━━━━━ Page extract ━━━━━

[Sca-cooks] Menagier translations

Johnna Holloway johnnae at mac.com
Fri Jun 26 17:12:54 PDT 2009


Lots on Le Menagier--
The 1846 Pichon edition chapter with the menus and recipes is up in part
here. http://www.pbm.com/~lindahl/menagier/
Pichon can also be found through the Bibliotheque Nationale.
There's also the Brereton edition from 1981.
/Le Menagier De Paris/: A Critical Edition:  by Georgine E. /Brereton/ 
(Editor), Janet Mackay Ferrier (Editor) *.
*(I don't know how many people actually own that one.
I bought mine at Blackwells in Oxford for Christmas in 1984. I see it's 
up to $246 on the used
market now.)

━━━━━ Data for review ━━━━━

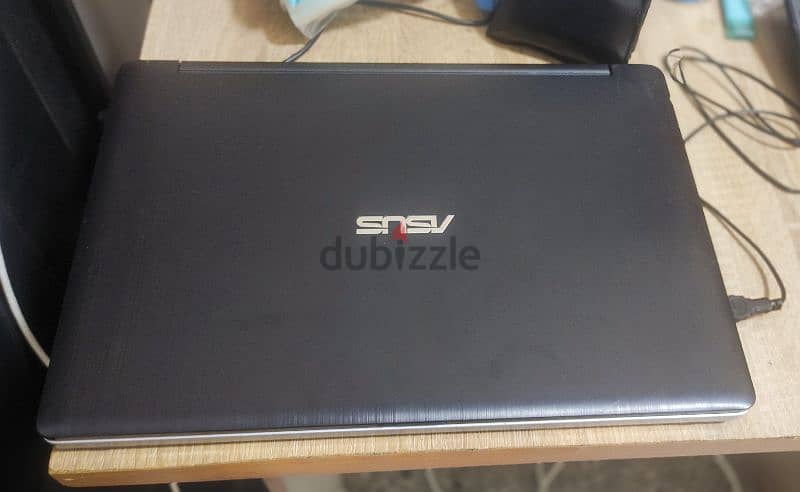 Laptop & Tablet ASUS TP550LD 2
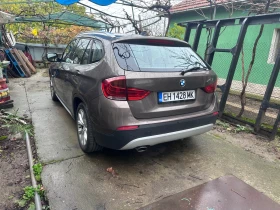 BMW X1 18d, снимка 5
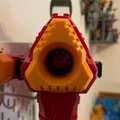 Nòng súng ngắn Dart Zone MK3 (Short Barrel) thiết kế 3D độc đáo - Thumbnail 3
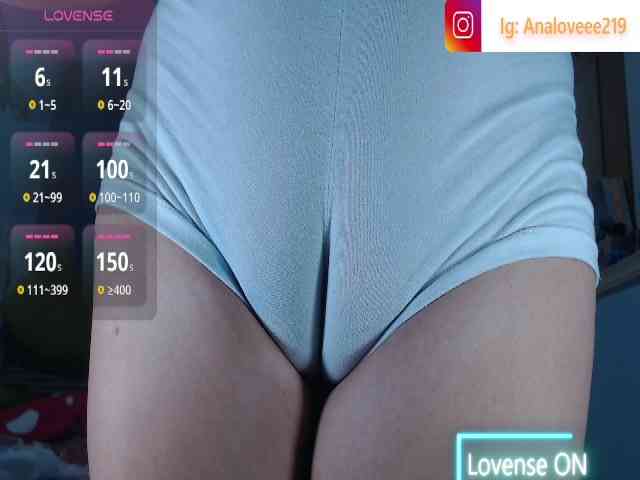 ana-loveee webcam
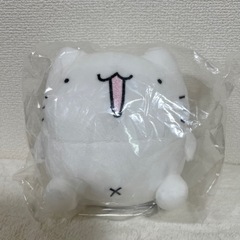 からめる　動くぬいぐるみ
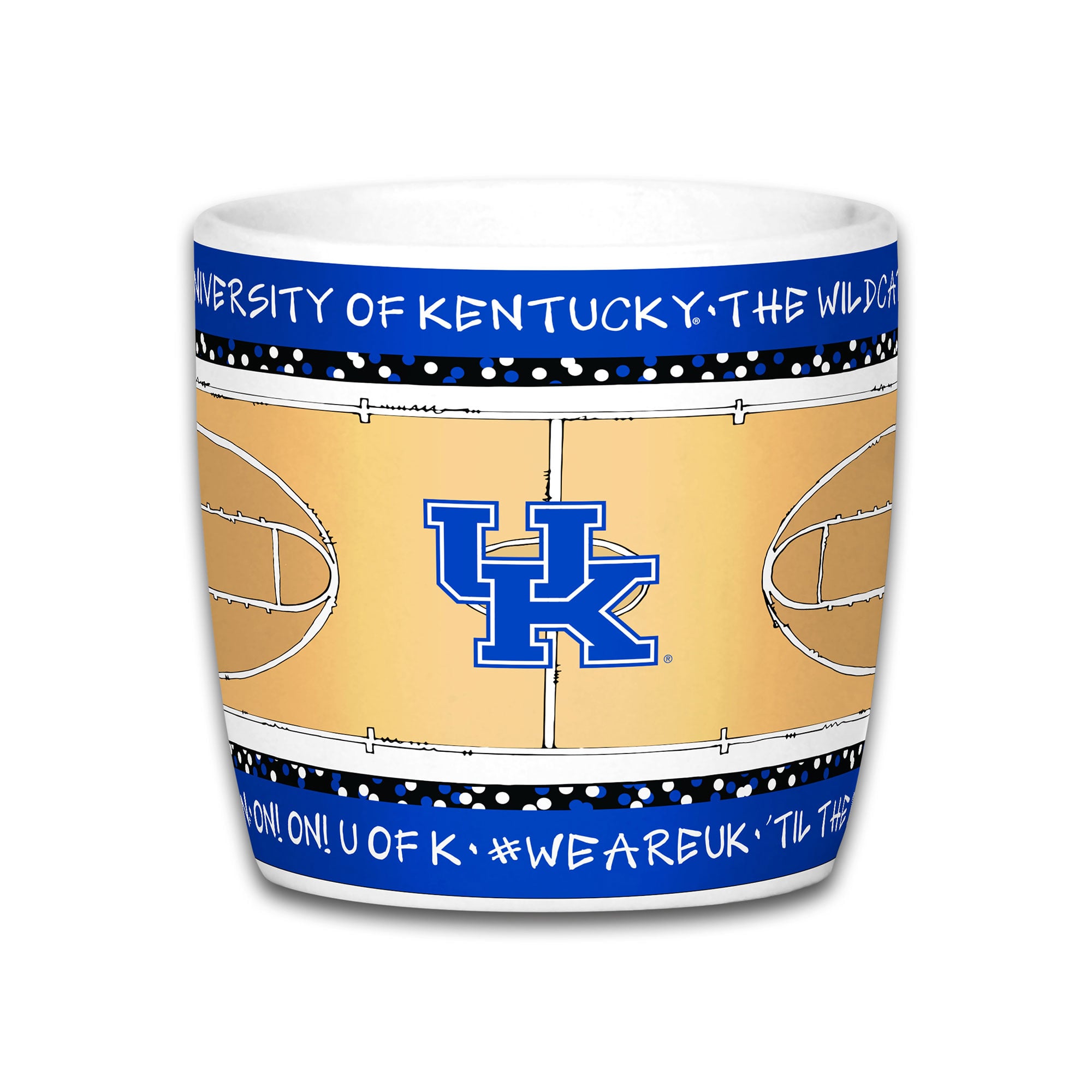Kentucky Wildcats 30oz. Stadium Mug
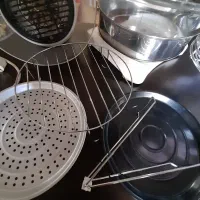 هواپز بلاجیو بزرگ|اجاق گاز و لوازم برقی پختوپز|گرگان, |دیوار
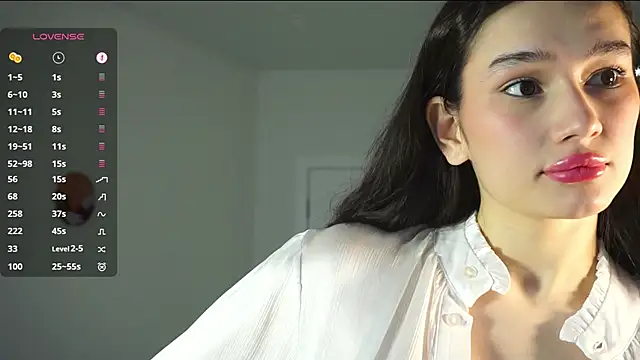 ViolaVow online show from September 28, 4:07 am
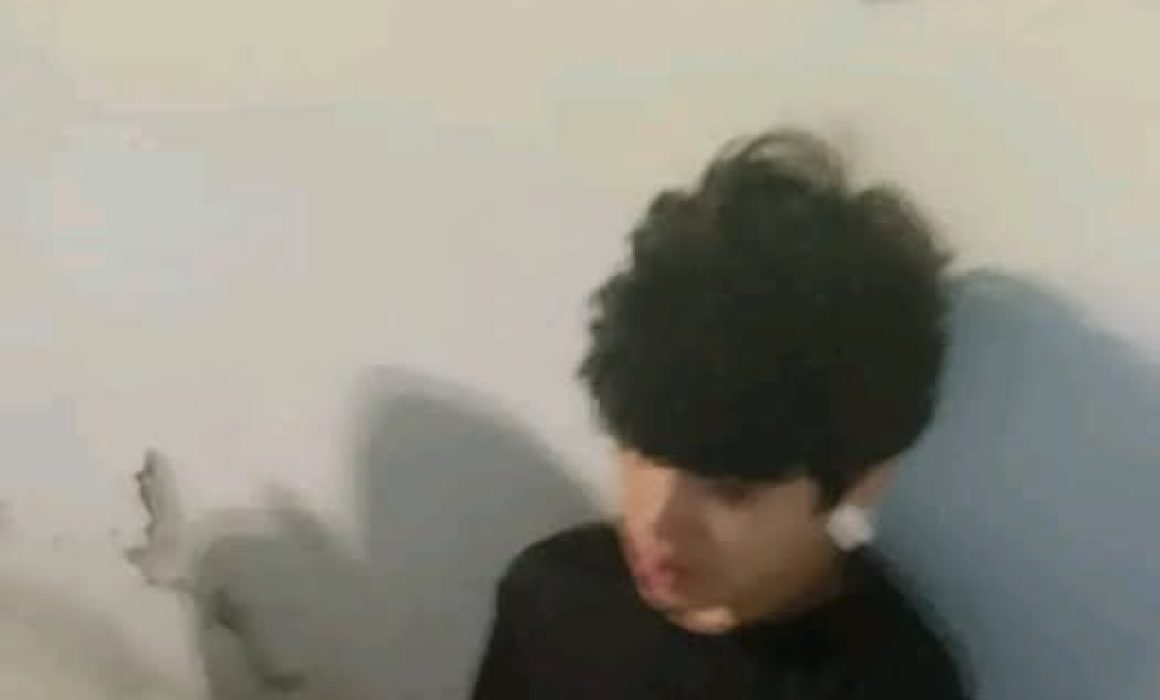 Encuentran en Edomex a joven reportado como desaparecido en Nuevo León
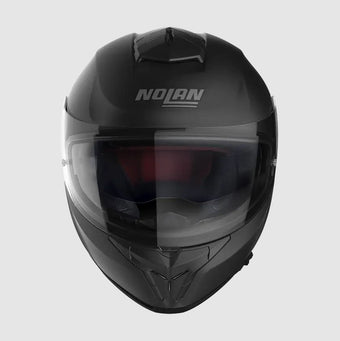 compare product Nolan N80-8 Classic N-COM Full Face Helmet Matte Black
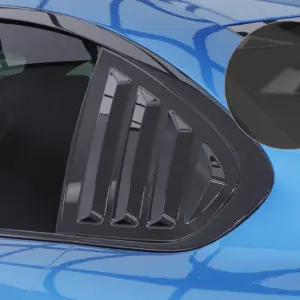 CSR maske stranskih stekel za BMW 4 I (F36) Gran Coupé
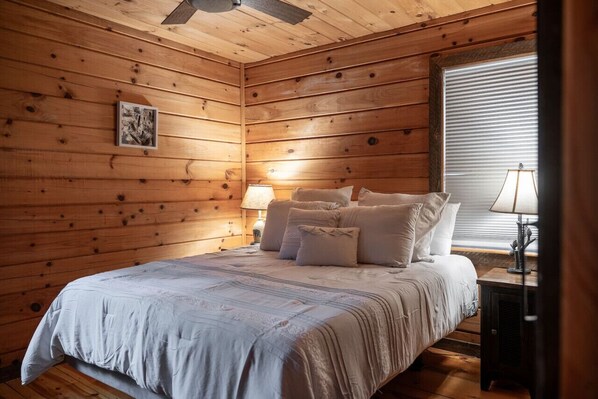 4 chambres, bureau, fer et planche à repasser, Wi-Fi gratuit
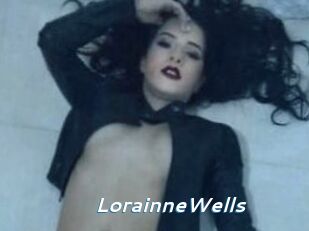 LorainneWells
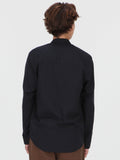 Helig Long Sleeve Shirt - Black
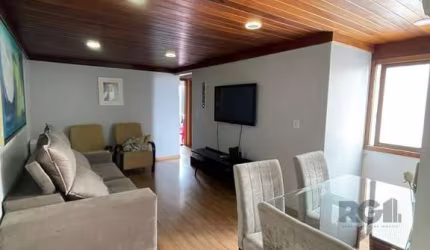 Apartamento com 3 Dormitórios à Venda no Bairro Floresta - Porto Alegre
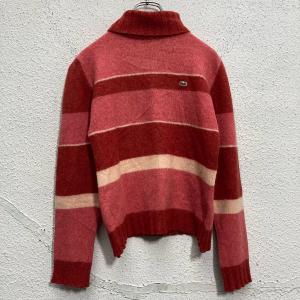 LACOSTE ウールニット セーター S~ ...の詳細画像1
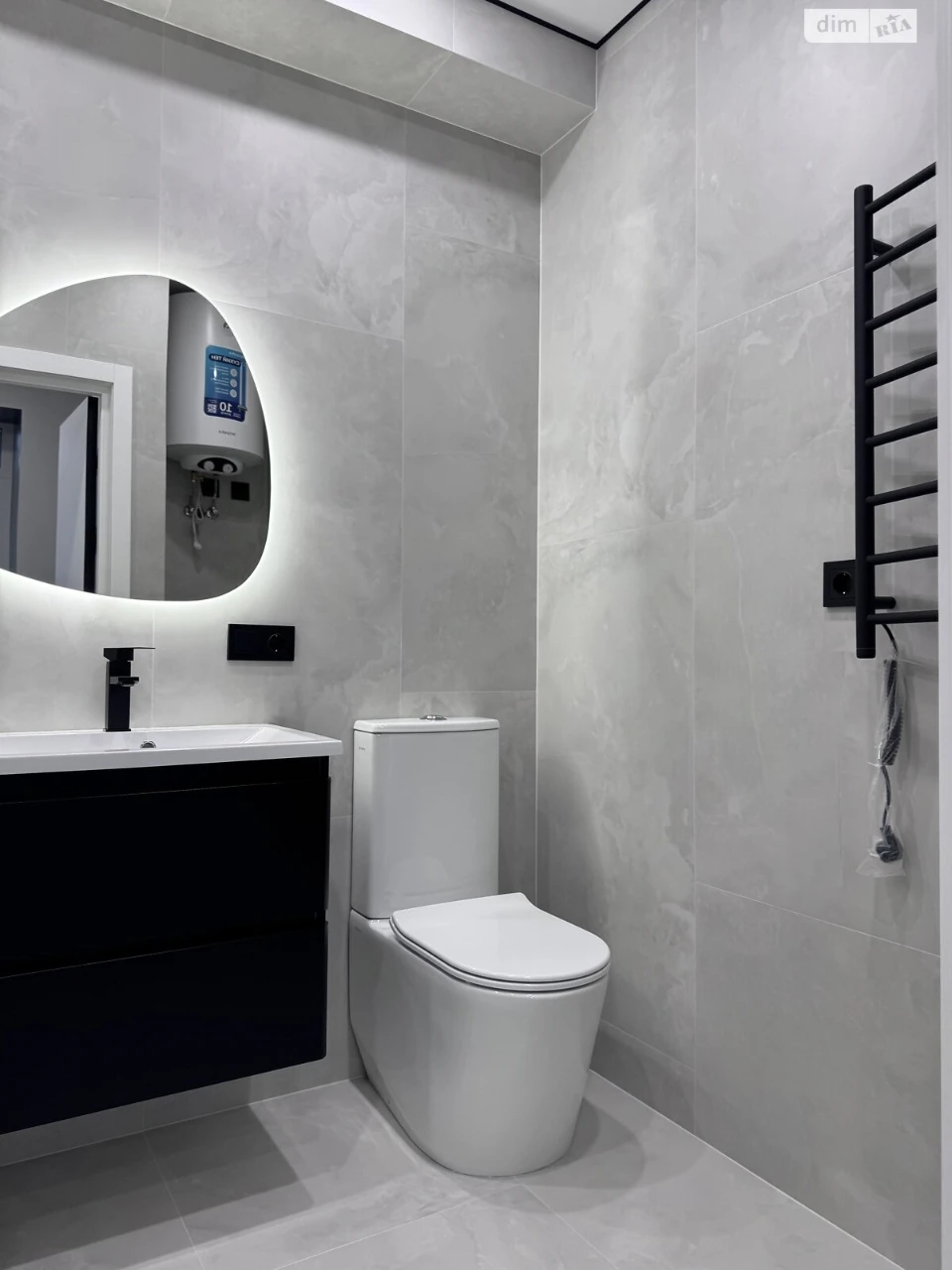 Apartment for Sale in Irpin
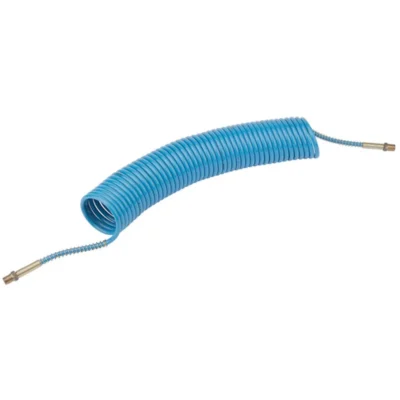 Draper Nylon Recoil Air Hose, 11.5 M X 1/4" Bsp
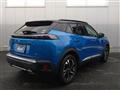2022 Peugeot 2008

━━━━━

• [Job item A]: According to the post on Le Menagier, in what year was the Pichon edition published?
• [Job item B]: Reproduce the post on Le Menagier from "Johnna Holloway johnnae" to "edition from 1981.".
• [Job item C]: Write the next part of the post on Le Menagier, picking up after its last sentence.
The rows have no connection to the post on Le Menagier.

• [Task output A]: 1846

• [Task output B]:
Johnna Holloway johnnae at mac.com
Fri Jun 26 17:12:54 PDT 2009


Lots on Le Menagier--
The 1846 Pichon edition chapter with the menus and recipes is up in part
here. http://www.pbm.com/~lindahl/menagier/
Pichon can also be found through the Bibliotheque Nationale.
There's also the Brereton edition from 1981.

• [Task output C]:
There's also Le Mesnagier de Paris which is Brereton and Ferrier's 
edition of Le Menagier de Paris translated into modern French by Karin 
Ueltschi [Librairie Generale Francaise, 1994]

Englishwise--
Elieen Power translated the book in part and her The Goodman of Paris is 
available
again in a new paperback edition.
Janet Hinson did the recipes and they are at 
http://www.daviddfriedman.com/Medieval/Cookbooks/Menagier/Menagier_Contents.html
They are indexed through Doc's website, so ingredients can be searched 
easily.
See http://www.medievalcookery.com/cgi/booksearch.pl

Greco, Gina L.; Christine M. Rose (2009). /The Good Wife's Guide: Le 
Ménagies de Paris, A Medieval Household Book/. [Ithaca: Cornell UP]
is the new one and I think it is worth the money to have a new 
translation at hand and on the shelf.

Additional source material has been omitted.